Oh my goodness. This blows my mind. I love it. Please read it. Here are some things I just learned from this text:

"Everybody had just taken this man-the-#hunter hypothesis for granted. So no one really decided to evaluate it," says Haas. "It wasn't really a question on a lot of people's minds."

In 79% of societies, women did hunt.

And my favourite:
The best hunters were grandmothers.

https://www.npr.org/sections/goatsandsoda/2023/07/01/1184749528/men-are-hunters-women-are-gatherers-that-was-the-assumption-a-new-study-upends-i

#science #anthropology #genderBias

@suvidu
"…the myth that man is the hunter and woman is the gatherer is probably the second most enduring myth that naturalizes the inferiority of women."

Men made this up to supress women. I think.

@Esssie31 @suvidu Funny: I've always considered the hunter-gatherer distinction to be pro-feminist, because even if there once was a need for men to be larger and stronger in order to survive "out in the world," that time is long past.
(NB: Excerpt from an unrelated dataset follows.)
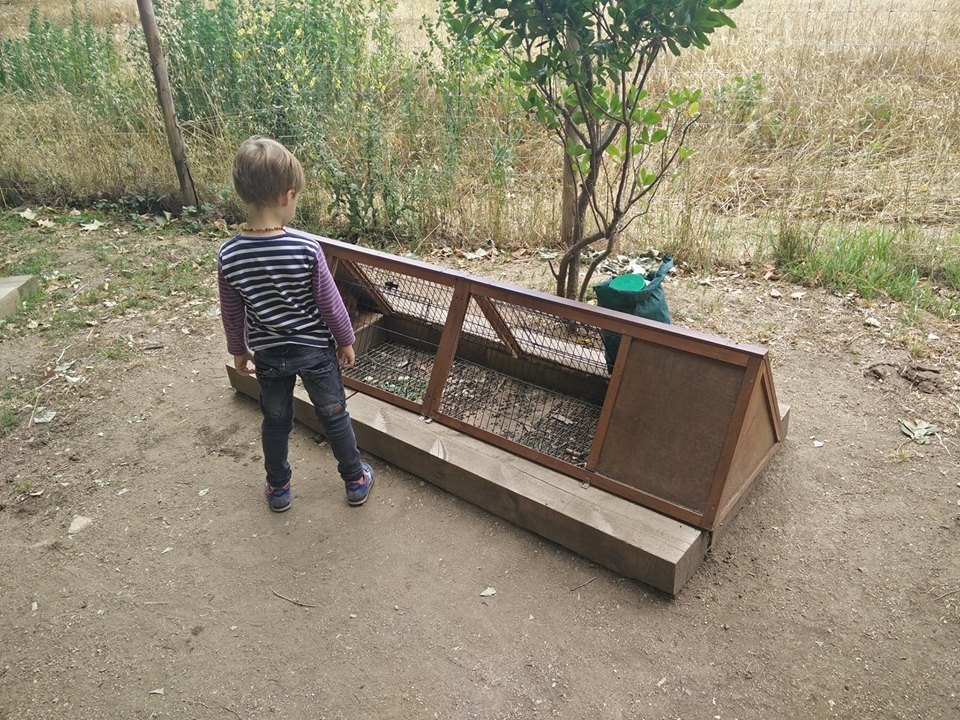 niño animales jaulas casitas picnic les 3 flors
My next question is: if men weren't going longer distances, hunting larger more dangerous animals, and encountering more dangerous predators/enemy humans etc. as a result, then why did men evolve to be physically larger and stronger on average than women?

@msbellows
Well, it would mean women were more or less unable to survive without men in the wild. I do not consider this "pro-feminist".

And we never know why things evolved in a certain way. Evolution has no aim and happens by chance. Maybe it is just because in the species we evolved from, the males had to fight each other for the possibility to mate.
@Esssie31

@suvidu @msbellows good point. Or maybe the men had to protect their families.

@Esssie31
This is a possibility. But as male mammals can never be sure it's really their offspring, I would rather put my chances on them fighting for mating possibilities. The more, the better.